There is no front door or welcoming sign to the Makola Market. Before you know it, you've been sucked in by the human undertow from the usual pavements clogged with vendors hawking food, secondhand clothes and shoes to the market itself. For new arrivals to Africa, it can be an intense experience, but it’s a fun – if, perhaps, a little masochistic – Ghanaian initiation rite.
This arts institution, which takes its name from the word 'grandmother' in Akan, was founded by Ghanaian art historian, writer and filmmaker Nana Oforiatta-Ayim and has just opened a well-curated permanent space for exhibitions and screenings, including a workshop and library. Time your visit for one of the weekly events that focus on a deeper look into the current exhibition.
Ghanaian photographer Francis Kokoroko and his friends regularly host cultural events and art talks at this tiny, unbranded studio on the top floor of the Forico Mall in Osu. A young, stylish and interested crowd shows up when documentaries or discussions are hosted about such things as the rise of Hip Life music or how Ghanaian film posters developed their very own style.

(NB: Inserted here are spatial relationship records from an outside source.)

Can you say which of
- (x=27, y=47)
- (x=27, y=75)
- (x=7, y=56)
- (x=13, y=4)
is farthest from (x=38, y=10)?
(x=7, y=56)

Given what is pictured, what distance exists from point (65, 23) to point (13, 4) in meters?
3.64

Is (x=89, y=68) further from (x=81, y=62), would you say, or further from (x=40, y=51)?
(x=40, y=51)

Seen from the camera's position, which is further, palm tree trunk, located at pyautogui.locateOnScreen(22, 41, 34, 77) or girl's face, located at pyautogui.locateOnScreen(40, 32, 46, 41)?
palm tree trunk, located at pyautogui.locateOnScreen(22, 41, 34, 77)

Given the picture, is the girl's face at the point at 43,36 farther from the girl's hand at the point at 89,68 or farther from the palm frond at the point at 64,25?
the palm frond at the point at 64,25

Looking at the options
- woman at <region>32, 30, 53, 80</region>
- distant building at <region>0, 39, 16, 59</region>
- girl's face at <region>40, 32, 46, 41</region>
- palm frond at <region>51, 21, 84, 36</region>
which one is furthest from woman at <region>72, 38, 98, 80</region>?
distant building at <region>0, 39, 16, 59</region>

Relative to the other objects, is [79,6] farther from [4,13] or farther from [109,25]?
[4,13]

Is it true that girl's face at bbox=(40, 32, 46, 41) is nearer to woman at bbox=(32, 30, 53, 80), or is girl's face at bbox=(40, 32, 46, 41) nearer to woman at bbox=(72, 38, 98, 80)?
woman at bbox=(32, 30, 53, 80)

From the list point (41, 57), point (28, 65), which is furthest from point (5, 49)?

This museum may be small but the personalised tour included with admission is a fascinating introduction to Ashanti culture and history. Among the displays are artefacts relating to the Ashanti king Prempeh II, including the king's war attire, ceremonial clothing, jewellery, protective amulets, personal equipment for bathing and dining, furniture, royal insignia and some fine brass weights for weighing gold. Constructed to resemble an Ashanti chief's house, it has a courtyard in front and walls adorned with traditional carved symbols.